Лидия Карповна, очень обрадовавшись, что она так удачно все это придумала, принялась живо расспрашивать Дусю, где эти парники и много ли их в колхозе, и что еще там растет, — но Дуся вдруг заерзала на скамейке, пробормотала что-то про оставленное на плите молоко, которое, конечно, убежало, и чаду полон дом — попрощалась быстренько: «До утречка», — и засеменила проворно за угол. Ушла как раз тогда, когда она так необходима. Лидии Карповые, конечно, было невдомек, что и Дусе хотелось остаться, поговорить, но еще больше хотелось ей пойти и немедленно всем сообщить о решении Лидии Карповны, и желание это было так велико, что она вынуждена была прервать беседу с гостьей, поступив очень невежливо, и что Дуся сейчас корит себя за это, но тем не менее спешит, не сбавляя шагу, к ближайшему дому, к дому Лизаветы Макаровны.
Выйдя на пенсию, Лидия Карповна заскучала.
Если б это была только скука, состояние, которого она никогда не понимала: разве может живой человек скучать? Пусть это лучше была бы скука…
Но это была не скука — это было никогда ранее не испытанное ею, а потому особенно тягостное, обидное сознание собственной ненужности, вычеркнутости из жизни.
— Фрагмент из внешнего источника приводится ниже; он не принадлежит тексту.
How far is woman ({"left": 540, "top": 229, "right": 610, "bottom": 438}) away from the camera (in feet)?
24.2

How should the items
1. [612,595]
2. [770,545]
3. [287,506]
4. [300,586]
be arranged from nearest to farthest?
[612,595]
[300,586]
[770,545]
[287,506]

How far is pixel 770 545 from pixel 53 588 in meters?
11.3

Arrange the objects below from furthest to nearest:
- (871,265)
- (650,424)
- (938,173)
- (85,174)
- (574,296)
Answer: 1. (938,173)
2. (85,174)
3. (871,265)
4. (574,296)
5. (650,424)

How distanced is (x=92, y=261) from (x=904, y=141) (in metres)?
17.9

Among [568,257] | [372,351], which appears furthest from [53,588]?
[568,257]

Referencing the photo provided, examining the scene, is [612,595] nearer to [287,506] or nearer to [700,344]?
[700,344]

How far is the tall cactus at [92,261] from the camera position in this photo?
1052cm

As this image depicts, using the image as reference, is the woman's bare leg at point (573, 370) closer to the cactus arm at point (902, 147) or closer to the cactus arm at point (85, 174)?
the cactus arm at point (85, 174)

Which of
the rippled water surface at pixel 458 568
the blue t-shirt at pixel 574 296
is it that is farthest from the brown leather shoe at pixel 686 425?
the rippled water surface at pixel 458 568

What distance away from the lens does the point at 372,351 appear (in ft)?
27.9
Она даже квартиру не могла убирать: так, слегка прибирала, лишь бы совсем уж не запустить. И тихо удивлялась себе, своему невиданному доселе равнодушию к порядку. Потом поняла, что ее давит время: слишком много времени отпущено ей на это нехитрое дело. Так много времени, что и делать ничего не хочется, руки опускаются.
И еще она поняла в эти дни, что все ее общественные дела, между которыми она разрывалась: и домовой комитет по благоустройству, и совет детского клуба при жэке, и детская комната милиции, и многое другое, на что уходило раньше все ее свободное время — все это было не более как довесок, дополнение к главному делу, а теперь невозможно ими, этими делами, заполнить, занять жизнь, хотя бы один день ее, когда нет, нет главного. Быть может, другие пенсионеры и заполняют, а она — нет, не может.
В последние годы в школе, после того как все ее ровесницы и те, кто старше, ушли на пенсию, она не то чтобы осталась в одиночестве, но просто… многого не понимала. Не понимала молодых своих коллег, смешливых красивых девчушек, для которых первоклашки были либо игрушками, которых можно с визгом тормошить и тискать, либо грязнулями и привередами, неприязнь к которым с трудом скрывалась. Но еще больше не понимала она другого: на работе они, как и все, говорят о работе, вперемежку с кройкой, шитьем и покупками, разумеется, но как только закончился день, минутка в минутку — все, собрались и полетели. И лица у них другие становятся, как будто здесь, на работе — один человек, а после работы — совсем другой. Все просто, пыталась объяснить себе это Лидия Карповна, это мы другими были, мы другой жизни, кроме работы, и не знали вовсе, мы и дома в красных косынках ходили, да других и не было.
И еще не понимала она их стремления непременно поступить в институт и преподавать в старших классах, то есть стать предметниками. А предметник, полагала Лидия Карповна, — это все равно что почасовик в институте: отчитал свой предмет и после хоть трава не расти. А может, потому и стремятся, что так легче — отчитал и ушел. Но ведь и самолюбие у человека должно быть, ведь есть в этом ущербность, обидность какая-то: в том, что пришел ты, отчитал, ушел — и все, забыли тебя тут же, с глаз долой, из сердца вон. Неужели не хочется остаться, быть для кого-то не на один только час. А ведь только в начальных классах ты для ребенка — все. Уходят, конечно, но не забывают ведь, многие не забывают, пусть приходит один из ста, но остальные-то помнят, потому что ты — первая.
Но сейчас Лидия Карповна забыла про все эти так ей не нравившиеся черточки характера своих молодых коллег. Ей казалось, что все это она надумала, зловредная и ворчливая старуха, которая смотрит на молодых так, словно сама никогда не была молодой. Ей и вправду иногда казалось, что она никогда и не была молодой, а если и была, то так давно, что уже и не помнит. В какой-то другой, нереальной жизни, когда еще был жив ее муж, а в этой, в реальной жизни, которую она знает и помнит до мельчайших подробностей, в этой жизни она всегда была такой — грузной седой женщиной с гладким узлом волос, заколотым старым черепаховым гребнем. Иногда Лидия Карповна думала, что, возможно, она поторопилась: еще год-два она смогла бы поработать, выдержала бы. Но вечерами, укладываясь спать, видела жесткие фиолетовые узлы вен, чувствовала такую знакомую все эти годы тупую ломоту в ногах, отдающуюся в затылке, и убеждалась, что нет, больше она не смогла бы.